Challenging Ontario planting conditions may follow the corn crop through the entire season and cause 2019 harvest disease headaches for growers.
That’s the message Ontario Ministry of Agriculture, Food and Rural Affairs’s plant pathologist Albert Tenuta shared with growers attending a Huron Tractor combine clinic last week at company headquarters at Exeter, Ont. With corn planting ranging from early May to the crop insurance deadline at June 17, Tenuta says variability within fields and across farm operations will make timing fungicide application difficult.
On this episode of RealAgriculture’s Corn School, Tenuta says growers will have to get into their fields and scout often to ensure fungicide applications for gibberella, other ear rots, and leaf diseases are timed correctly. He notes that variability in Ontario’s winter wheat crop has created challenges for fungicide application and corn could also prove difficult.

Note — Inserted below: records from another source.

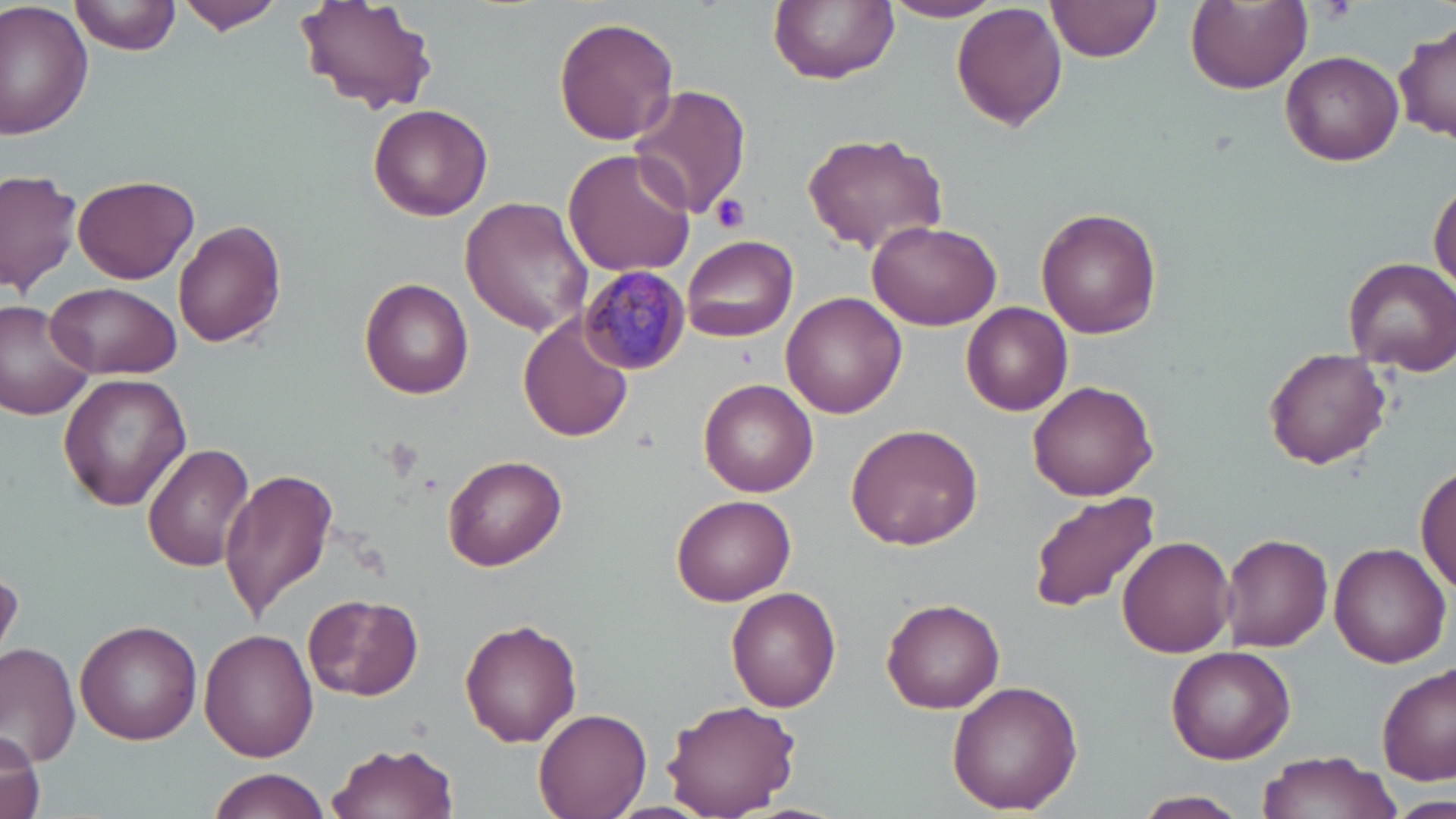
slide-level diagnosis = Plasmodium malariae
stain = May-Grünwald-Giemsa
modality = optical microscopy
Plasmodium malariae-infected red blood cell locations = approximate bounding boxes as [x1, y1, x2, y2] in pixels: [579, 266, 689, 373]
preparation = thin blood smear
image size = 1456×819 pixels
uninfected red blood cell locations = approximate bounding boxes as [x1, y1, x2, y2] in pixels: [73, 0, 179, 57], [179, 0, 287, 35], [295, 0, 438, 115], [768, 0, 899, 86], [880, 0, 1008, 23], [1184, 0, 1310, 93], [0, 1, 96, 141], [1045, 1, 1161, 65], [952, 4, 1069, 133], [555, 17, 679, 145], [1395, 22, 1455, 143], [1281, 50, 1403, 166], [628, 84, 751, 219], [368, 103, 494, 220], [799, 130, 952, 258], [562, 148, 698, 280], [0, 168, 83, 295], [73, 173, 200, 283], [1429, 181, 1456, 294], [459, 196, 591, 336], [1036, 209, 1162, 338], [865, 218, 1001, 329], [171, 220, 285, 349], [680, 234, 799, 344], [1342, 255, 1456, 372], [359, 277, 475, 399], [45, 280, 184, 380], [780, 292, 907, 419], [0, 300, 97, 422], [961, 302, 1073, 417], [519, 315, 634, 443], [1262, 350, 1392, 470], [58, 373, 190, 511], [698, 378, 819, 496], [1026, 380, 1159, 501], [847, 422, 985, 549], [145, 443, 255, 573], [443, 454, 566, 569], [1416, 461, 1455, 598], [220, 468, 337, 623], [1027, 493, 1159, 614], [672, 494, 797, 605], [1220, 533, 1334, 651], [1117, 536, 1235, 658], [1328, 540, 1451, 668], [726, 587, 841, 712], [302, 594, 424, 700], [882, 599, 1003, 714], [75, 620, 202, 745], [458, 620, 582, 747], [201, 629, 319, 762], [0, 640, 80, 770], [1166, 646, 1296, 764], [1376, 662, 1455, 785], [946, 678, 1084, 814], [662, 698, 801, 817], [533, 707, 651, 818], [1, 726, 45, 819], [327, 739, 459, 819], [1257, 751, 1398, 817], [206, 768, 329, 819], [1137, 791, 1250, 816]
magnification = 1000x
platelet locations = approximate bounding boxes as [x1, y1, x2, y2] in pixels: [1316, 0, 1358, 25], [711, 193, 752, 234]
field of view = one of a larger specimen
Locate every malaria parasite.
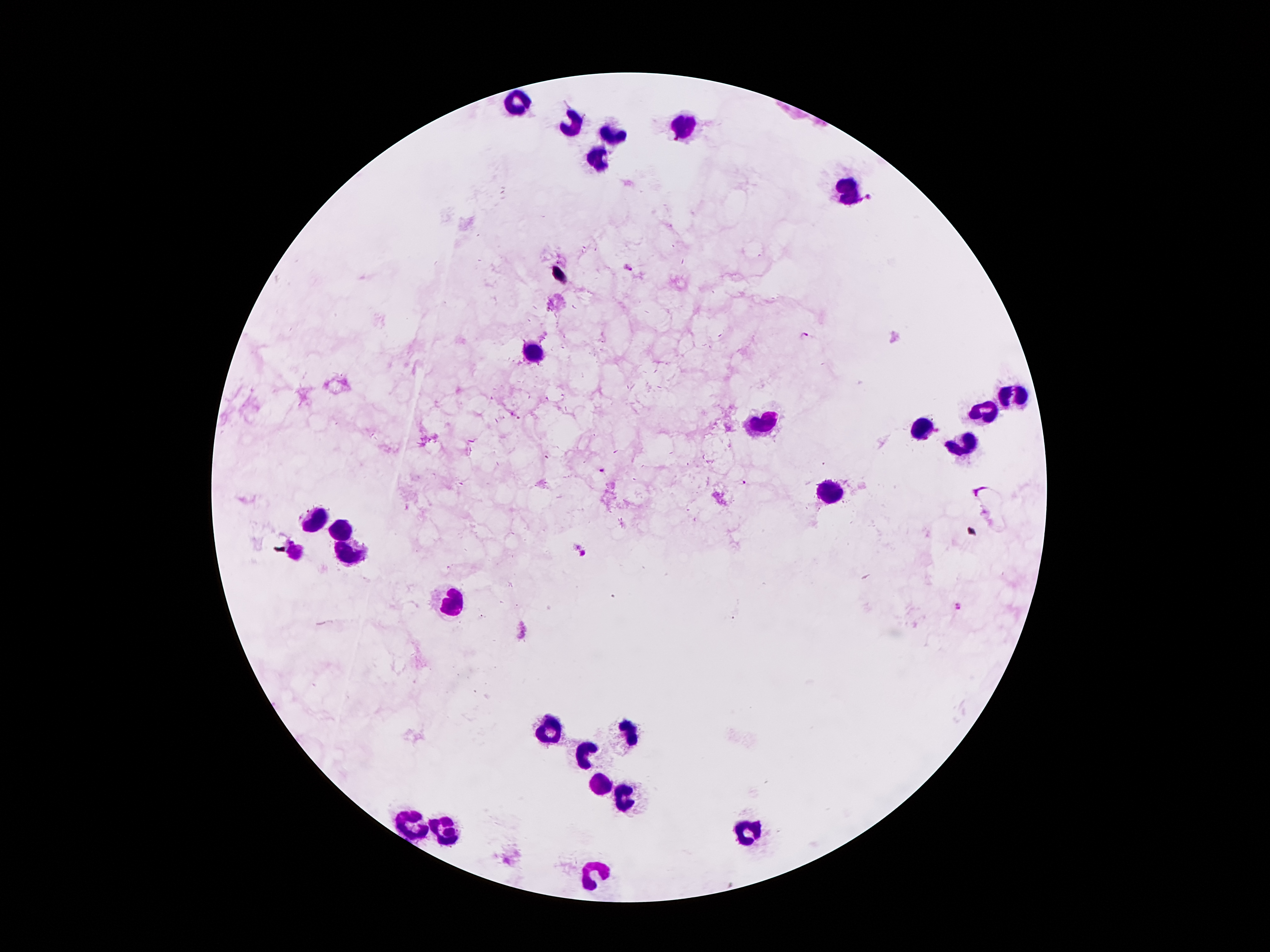

Approximate object centers, in pixels from the top-left corner.
Malaria parasites: (x=870, y=196), (x=627, y=266), (x=808, y=336), (x=604, y=469), (x=743, y=481), (x=585, y=554), (x=962, y=606).

Leukocyte locations: (x=519, y=100), (x=569, y=122), (x=679, y=129), (x=615, y=134), (x=595, y=158), (x=848, y=187), (x=533, y=352), (x=1013, y=393), (x=987, y=407), (x=763, y=422), (x=922, y=429), (x=965, y=443), (x=828, y=491), (x=315, y=520), (x=343, y=527), (x=298, y=551), (x=346, y=557), (x=454, y=605), (x=550, y=726), (x=629, y=731), (x=586, y=750), (x=603, y=784), (x=624, y=801), (x=411, y=825), (x=442, y=825), (x=754, y=827), (x=593, y=876). Thick blood film. Image is 1270×952 pixels. Photographed through the microscope eyepiece with a smartphone camera. Giemsa-stained preparation. Patient malaria status: infected with Plasmodium falciparum. Single field of view. 100x magnification.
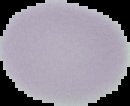

image size = 130×106 pixels
preparation = thin blood smear
image type = segmented cell region on a black background
result = negative for malaria parasites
Classify this cell by malaria status.
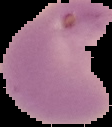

“Growers will need to be more vigilant,” says Tenuta. He’s seeing a scenario similar to what growers witnessed in 2018 where delayed emergence lead to a late maturing corn crop. Slow crop development combined with cool, wet conditions allowed for gibberella infection at silking and slow grain fill that devastated many cornfields. (Story continues below)
Weather throughout the remainder of the growing season will play a key role in what transpires, but Tenuta advises growers to keep a close eye on all their fields to ensure their first application — at silking, before silk browning — is timed properly to manage potential ear rots.